CASE STUDY: New Yale Colleges Adopt Green Cleaning Methods
Yale University’s Benjamin Franklin and Pauli Murray colleges have joined other campus locations and are now using green cleaning solutions to maintain campus buildings, according to an article on the Yale Daily News website.
Cleaning crews use machines supplied by Orbio Technologies that use electrolysis to convert water and salt into diluted sodium hydroxide and hypochlorous acid — which can be used as a general multisurface cleaner and disinfectant, respectively. Murray and Benjamin Franklin are the first residential colleges to buy machines for on-site generation of those cleaning solutions.
In the article, Mark McCloud, Yale’s director of facilities services and grounds, said that the process to create and distribute the cleaning solutions is much less wasteful than those for other types of cleaning agents.
While other cleaning products must be purchased, packaged and shipped, the new cleaning technique can happen anywhere using just salt water and electricity.

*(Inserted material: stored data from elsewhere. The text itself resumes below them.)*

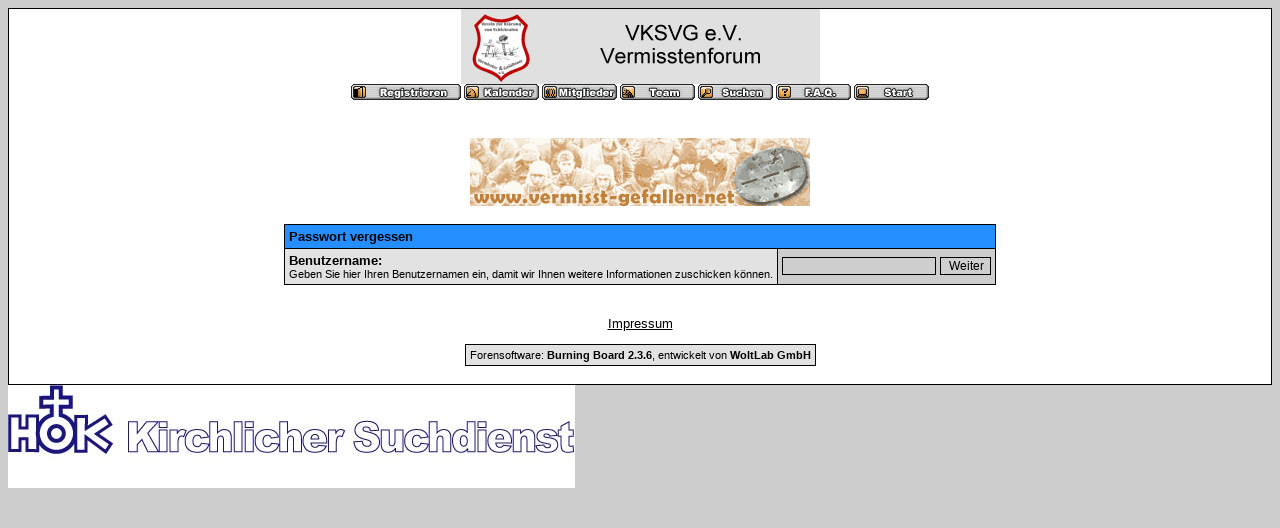

--- FILE ---
content_type: text/html; charset=windows-1252
request_url: http://vksvg.de/forgotpw.php?sid=05bcfc5bb560a8e15701b8eaf20a07fe
body_size: 2221
content:
<?xml version="1.0" encoding="windows-1252"?>
<!DOCTYPE html PUBLIC "-//W3C//DTD XHTML 1.0 Transitional//EN" "http://www.w3.org/TR/xhtml1/DTD/xhtml1-transitional.dtd">
<html xmlns="http://www.w3.org/1999/xhtml" dir="ltr" lang="de" xml:lang="de">
<head>
<title>Vermisstenforum | Passwort vergessen</title>
<meta http-equiv="Content-Type" content="text/html; charset=windows-1252" />
<link rel="index" href="index.php?sid=031822f85831cdb60e3fe86b251aa4a0" />
<link rel="help" href="misc.php?action=faq&amp;sid=031822f85831cdb60e3fe86b251aa4a0" />
<link rel="search" href="search.php?sid=031822f85831cdb60e3fe86b251aa4a0" />
<link rel="up" href="javascript:self.scrollTo(0,0);" />
<link rel="copyright" href="http://www.woltlab.de" />
<style type="text/css">
 <!--
body {
 color: #000000;
 background-color: #CDCDCD;
 font-family: tahoma,helvetica;
 
}

body a:link, body a:visited, body a:active {
 color: #000000;
 text-decoration: underline;
 
}
body a:hover {
 color: #000000;
 text-decoration: none;
 
}




.mainpage {
 background-color: #ffffff;
}



.tableoutborder {
 background-color: #000000;
}



.tableinborder {
 background-color: #000000;
}

.threadline {
 color: #000000;
 background-color: #000000;
 height: 1px;
 border: 0;
}


.tabletitle {
 color: #000000;
 background-color: #258fff;
 
}


.tabletitle_fc {
 color: #000000;
}


.inposttable {
 background-color: #ffffff;
 
}

.tabletitle a:link, .tabletitle a:visited, .tabletitle a:active { 
 color: #000000;
 text-decoration: none;
 
}
.tabletitle a:hover { 
 color: #000000;
 text-decoration: underline;
 
}

.smallfont {
 font-size: 11px;
 font-family: Tahoma,Helvetica;
 
 
}

.normalfont {
 font-size: 13px;
 font-family: Tahoma,Helvetica;
 
 
}

.tablecat {
 color: #ffffff;
 background-color: #ABABAB;
 
}


.tablecat_fc {
 color: #ffffff;
}


.tablecat a:link, .tablecat a:visited, .tablecat a:active {
 color: #ffffff;
 text-decoration: underline;
 
}
.tablecat a:hover { 
 color: #ffffff;
 text-decoration: none;
 
}

.tableb {
 color: #000000;
 background-color: #CDCDCD;
 
}


.tableb_fc {
 color: #000000;
}


.tableb a:link, .tableb a:visited, .tableb a:active { 
 color: #000000;
 text-decoration: underline;
 
}
.tableb a:hover { 
 color: #000000;
 text-decoration: none;
 
}

.tablea {
 color: #000000;
 background-color: #E2E2E2;
 
}


.tablea_fc {
 color: #000000;
}


.tablea a:link, .tablea a:visited, .tablea a:active {
 color: #000000;
 text-decoration: underline;
 
}
.tablea a:hover { 
 color: #000000;
 text-decoration: none;
 
}

.prefix {
 color: #000000;
 
 
 
}

.time {
 color: #666686;
 
 
 
}

.highlight {
 color: red;
 font-weight: bold;
 
 
}

select {
 font-size: 12px;
 font-family: tahoma,helvetica;
 color: #000000;
 background-color: #cfcfcf;
 
}

textarea {
 font-size: 12px;
 font-family: tahoma,helvetica;
 color: #000000;
 background-color: #cfcfcf;
 
}

.input {
 font-size: 12px;
 font-family: tahoma,helvetica;
 color: #000000;
 background-color: #cfcfcf;
 border:1px solid #000000;
 border-top-width : 1px;
 border-right-width : 1px;
 border-bottom-width : 1px;
 border-left-width : 1px;
 text-indent : 2px;
}

.publicevent {
 color: red;
 
}

.privateevent {
 color: blue;
 
}

.hoverMenu {
 display: none;
 position: absolute;
 z-index: 10;
 padding: 5px;
 border: 1px solid #000000;
 color: #000000;
 background-color: #E2E2E2;
}
.hoverMenu ul {
 list-style-type: none;
 margin: 0;
 padding: 0;
 
}
.hoverMenu ul li {
 text-align: left;
 padding: 0;
}

form {
 padding:0px;
 margin:0px;
}

pre {
 padding:0px;
 margin:0px;
}

-->
</style>
</head>

<body>
 <table style="width:100%" cellpadding="0" cellspacing="1" align="center" border="0" class="tableoutborder">
 <tr>
  <td class="mainpage" align="center">
   <table style="width:100%" border="0" cellspacing="0" cellpadding="0">
    <tr> 
     <td class="logobackground" align="center"><a href="index.php?sid=031822f85831cdb60e3fe86b251aa4a0"><img src="images/logo.gif" border="0" alt="Vermisstenforum" title="Vermisstenforum" /></a></td>
    </tr>
    <tr>
     <td align="center"><span class="smallfont"><a href="register.php?sid=031822f85831cdb60e3fe86b251aa4a0"><img src="images/top_register.gif" border="0" alt="Registrierung" title="Registrierung" /></a>
     <a href="calendar.php?sid=031822f85831cdb60e3fe86b251aa4a0"><img src="images/top_calendar.gif" border="0" alt="Kalender" title="Kalender" /></a>
     <a href="memberslist.php?sid=031822f85831cdb60e3fe86b251aa4a0"><img src="images/top_members.gif" border="0" alt="Mitgliederliste" title="Mitgliederliste" /></a>
     <a href="team.php?sid=031822f85831cdb60e3fe86b251aa4a0"><img src="images/top_team.gif" border="0" alt="Teammitglieder" title="Teammitglieder" /></a>
     <a href="search.php?sid=031822f85831cdb60e3fe86b251aa4a0"><img src="images/top_search.gif" border="0" alt="Suche" title="Suche" /></a>
     <a href="misc.php?action=faq&amp;sid=031822f85831cdb60e3fe86b251aa4a0"><img src="images/top_faq.gif" border="0" alt="H&auml;ufig gestellte Fragen" title="H&auml;ufig gestellte Fragen" /></a>
     
     
     <a href="index.php?sid=031822f85831cdb60e3fe86b251aa4a0"><img src="images/top_start.gif" border="0" alt="Zur Startseite" title="Zur Startseite" /></a></span></td>
    </tr>     
   </table><br />
<br />
<a href="http://www.vermisst-gefallen.net/" target="_top"><img border="0" src="http://www.vksvg.de/images/vermisst.gif" alt="VKSVG"></a>
<br>
<br>
 <form method="post" action="forgotpw.php">
  <input type="hidden" name="action" value="" />
  <input type="hidden" name="send" value="send" />
  <input type="hidden" name="sid" value="031822f85831cdb60e3fe86b251aa4a0" />
 <table cellpadding="4" cellspacing="1" border="0" class="tableinborder">
  <tr>
   <td class="tabletitle" colspan="2"><span class="normalfont"><b>Passwort vergessen</b></span></td>
  </tr>
  <tr>
   <td class="tablea"><span class="normalfont"><b>Benutzername:</b></span><br /><span class="smallfont">Geben Sie hier Ihren Benutzernamen ein, damit wir Ihnen weitere Informationen zuschicken k&ouml;nnen.</span></td>
   <td class="tableb"><span class="normalfont"><input type="text" name="username" value="" class="input" />&nbsp;<input type="submit" class="input" value="Weiter" /></span></td>
  </tr>
 </table></form>	
 <br />


		
				<p align="center" class="normalfont"><a href="misc.php?action=imprint&amp;sid=031822f85831cdb60e3fe86b251aa4a0">Impressum</a></p>
			
	

<table cellpadding="4" cellspacing="1" border="0" class="tableinborder" align="center">
 <tr>
  <td class="tablea"><span class="smallfont"><a href="http://www.woltlab.de" target="_blank" style="text-decoration: none">Forensoftware: <b>Burning Board 2.3.6</b>, entwickelt von <b>WoltLab GmbH</b></a></span></td>
 </tr>
</table><br />
</td>
</tr>
</table>
 <a href="http://www.kirchlicher-suchdienst.de/" target="_top"><img border="0" src="http://www.vksvg.de/images/ksdjpg.jpg" alt="Kirchlicher Suchdienst"></a>

<br>
<br>
</body>
</html>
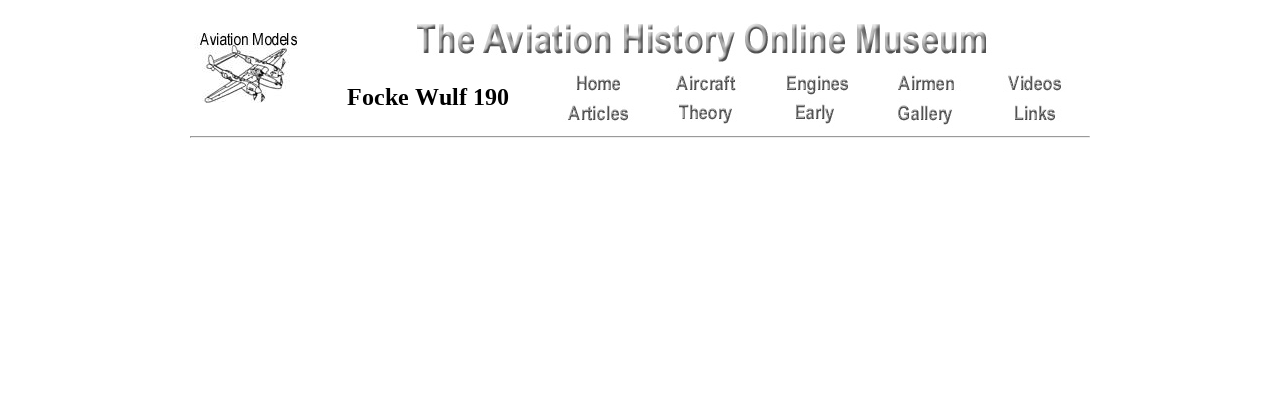

--- FILE ---
content_type: text/html
request_url: http://aviation-history.com/video/wotlfw190.htm
body_size: 1095
content:
<HTML>
<HEAD>
<TITLE> Focke Wulf 190 </TITLE>
</HEAD>
<BODY BGColor="#FFFFFF">

<CENTER>
<TABLE BORDER=0 CELLSPACING=0 CELLPADDING=0 WIDTH=900>
<TR>
<TD ALIGN=CENTER ROWSPAN=3 WIDTH=120> 
<a href="http://aviation-models.com" target="_top"> 
<img border="0" src="/images/amlogo.jpg" width="113" height="70" alt="Aviation Models"></a>
</TD>
<TH COLSPAN=7 WIDTH=600 ALIGN=CENTER BGCOLOR=#FFFFFF> <img border="0" src="/images/history-title.jpg" ></TH>
</TR>
<TH ROWSPAN=2 ALIGN=Center> <FONT SIZE="5"> Focke Wulf 190 </FONT></TH>

<TD ALIGN=CENTER BGCOLOR=#FFFFFF> 
<a href="/index.html"><img border="0" alt="Home Page" src="/images/home.jpg"></a></TD>
<TD ALIGN=CENTER BGCOLOR=#FFFFFF> 
<a href="/index-aircraft.htm"><img border="0" alt="Aircraft" src="/images/aircraft-1.jpg"></a></TD>
<TD ALIGN=CENTER BGCOLOR=#FFFFFF> 
<a href="/index-engine.htm"><img border="0" alt="Engines" src="/images/engines-1.jpg"></a></TD>
<TD ALIGN=CENTER BGCOLOR=#FFFFFF> 
<a href="/airmen.htm"><img border="0" alt="Airmen" src="/images/airmen-1.jpg"></a></TD>
<TD ALIGN=CENTER BGCOLOR=#FFFFFF> 
<a href="/video.html"><img border="0" alt="Videos" src="/images/video-1.jpg"></a></TD>
</TR>

<TR>
<TD ALIGN=CENTER BGCOLOR=#FFFFFF> 
<a href="/articles.html"><img border="0" alt="Articles" src="/images/articles-1.jpg"></a></TD>
<TD ALIGN=CENTER BGCOLOR=#FFFFFF> 
<a href="/theory/index-theory.html"><img border="0" alt="Theory Page" src="/images/theory-1.jpg" ></a></TD>
<TD ALIGN=CENTER BGCOLOR=#FFFFFF> 
<a href="/early/index-early.html"><img border="0" alt="Early Years" src="/images/early-1.jpg" ></a></TD>
<TD ALIGN=CENTER BGCOLOR=#FFFFFF> 
<a href="/gallery.html"><img border="0" alt="Photo Gallery" src="/images/gallery-1.jpg" ></a></TD>
<TD ALIGN=CENTER BGCOLOR=#FFFFFF> 
<a href="/links.html"><img border="0" alt="Aviation Links" src="/images/links-1.jpg" ></a></TD>
</TR>

<TR>
<TD COLSPAN=7 ALIGN=CENTER BGCOLOR=#FFFFFF><hr>
</TD></TR>
</TABLE>

<TABLE BORDER=0 WIDTH=900 CELLSPACING=5 CELLPADDING=5> 
<TR> 
<TD ROWSPAN=3> 
<script async src="//pagead2.googlesyndication.com/pagead/js/adsbygoogle.js"></script>
<!-- Video - 1 -->
<ins class="adsbygoogle"
     style="display:inline-block;width:160px;height:600px"
     data-ad-client="ca-pub-6895087924464082"
     data-ad-slot="4174759845"></ins>
<script>
(adsbygoogle = window.adsbygoogle || []).push({});
</script>
</TD> 
 
<TD WIDTH=420 HEIGHT=315 ALIGN=CENTER> 
<iframe width="420" height="315" src="http://www.youtube.com/embed/nf1uvnTRkB0" frameborder="0" allowfullscreen></iframe></TD> 
 
<TD ROWSPAN=3> 
<script async src="//pagead2.googlesyndication.com/pagead/js/adsbygoogle.js"></script>
<!-- Video - 2 -->
<ins class="adsbygoogle"
     style="display:inline-block;width:160px;height:600px"
     data-ad-client="ca-pub-6895087924464082"
     data-ad-slot="5651493042"></ins>
<script>
(adsbygoogle = window.adsbygoogle || []).push({});
</script>
</TD></TR> 

<TR><TD ALIGN=CENTER>
<script async src="//pagead2.googlesyndication.com/pagead/js/adsbygoogle.js"></script>
<!-- Video - 3 -->
<ins class="adsbygoogle"
     style="display:inline-block;width:336px;height:280px"
     data-ad-client="ca-pub-6895087924464082"
     data-ad-slot="8604959445"></ins>
<script>
(adsbygoogle = window.adsbygoogle || []).push({});
</script>
</TD></TR>

<TR>
<TD ALIGN=CENTER> &#169;<A HREF="http://www.aviation-history.com" target="_top"> 
<font size="2" font face="arial"> Aviation History Online Museum</A>. All rights reserved.</font><br>  
<font size="1" font face="arial"> December 8, 2013.</font> 
</TD></TR>
</TABLE>
</BODY>
</HTML>

--- FILE ---
content_type: text/html; charset=utf-8
request_url: https://www.google.com/recaptcha/api2/aframe
body_size: 267
content:
<!DOCTYPE HTML><html><head><meta http-equiv="content-type" content="text/html; charset=UTF-8"></head><body><script nonce="Zm9-gQ-MhSCGqymfN44w-w">/** Anti-fraud and anti-abuse applications only. See google.com/recaptcha */ try{var clients={'sodar':'https://pagead2.googlesyndication.com/pagead/sodar?'};window.addEventListener("message",function(a){try{if(a.source===window.parent){var b=JSON.parse(a.data);var c=clients[b['id']];if(c){var d=document.createElement('img');d.src=c+b['params']+'&rc='+(localStorage.getItem("rc::a")?sessionStorage.getItem("rc::b"):"");window.document.body.appendChild(d);sessionStorage.setItem("rc::e",parseInt(sessionStorage.getItem("rc::e")||0)+1);localStorage.setItem("rc::h",'1768814157553');}}}catch(b){}});window.parent.postMessage("_grecaptcha_ready", "*");}catch(b){}</script></body></html>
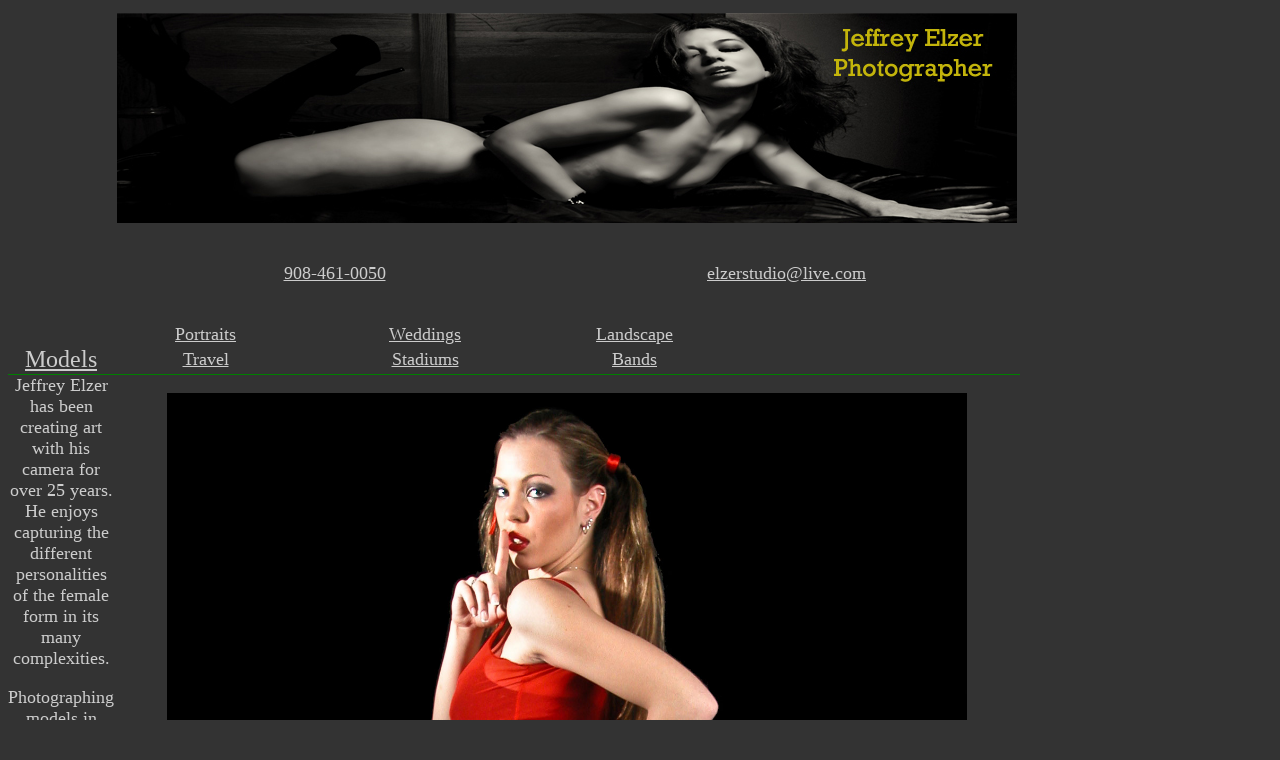

--- FILE ---
content_type: text/html
request_url: http://elzerphotography.com/Glamour/Veronica/V1.htm
body_size: 1603
content:
<!DOCTYPE HTML PUBLIC "-//W3C//DTD HTML 4.01 Transitional//EN">
<html>
<head>
<title>ElzerPhotography</title>
<meta http-equiv="Content-Type" content="text/html; charset=iso-8859-1">
<style type="text/css">
.ms-simple1-main {
	border-left-style: none;
	border-right-style: none;
	border-top: 1.5pt solid green;
	border-bottom: 1.5pt solid green;
}
.ms-simple1-tl {
	border-left-style: none;
	border-right-style: none;
	border-top-style: none;
	border-bottom: .75pt solid green;
}
.ms-simple1-left {
	border-style: none;
}
.ms-simple1-top {
	border-left-style: none;
	border-right-style: none;
	border-top-style: none;
	border-bottom: .75pt solid green;
}
.ms-simple1-even {
	border-style: none;
}
.auto-style4 {
	font-size: large;
}
.auto-style5 {
	text-align: center;
	font-size: large;
}
.auto-style7 {
	border-collapse: collapse;
	border: 1px solid #333333;
}
.auto-style10 {
	text-align: center;
}
.auto-style12 {
	font-size: 13.5pt;
	font-family: "Times New Roman", serif;
	color: #CCCCCC;
	margin-left: 0in;
	margin-right: 0in;
}
.auto-style13 {
	border-top: 1.5pt solid #333333;
	border-bottom: 1.5pt solid #333333;
	border-left-color: #333333;
	border-right-color: #333333;
}
.auto-style14 {
	border-left-style: solid;
	border-right-style: solid;
	border-top-style: solid;
	border-bottom: .75pt solid #333333;
	border-left-color: #333333;
	border-right-color: #333333;
	border-top-color: #333333;
}
.auto-style15 {
	border-style: none;
	text-align: center;
}
</style>
</head>

<body alink="#CCCCCC" bgcolor="#333333" link="#CCCCCC" vlink="#CCCCCC">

Yale has six other units on campus that serve 21 buildings in total, including Sterling Memorial Library, Beinecke Rare Book and Manuscript Library, Kline Biology Tower and the Law School.
Jacqueline Gaetano, a facilities superintendent at Sterling said the cleaning solutions are less harmful to humans than conventional cleaners. The products have little to no scent, she said while some conventional products have potential irritating fragrances.
McCloud said that in many cases, the greener solutions have been more effective than conventional products, which often leave residues that can harbor bacteria.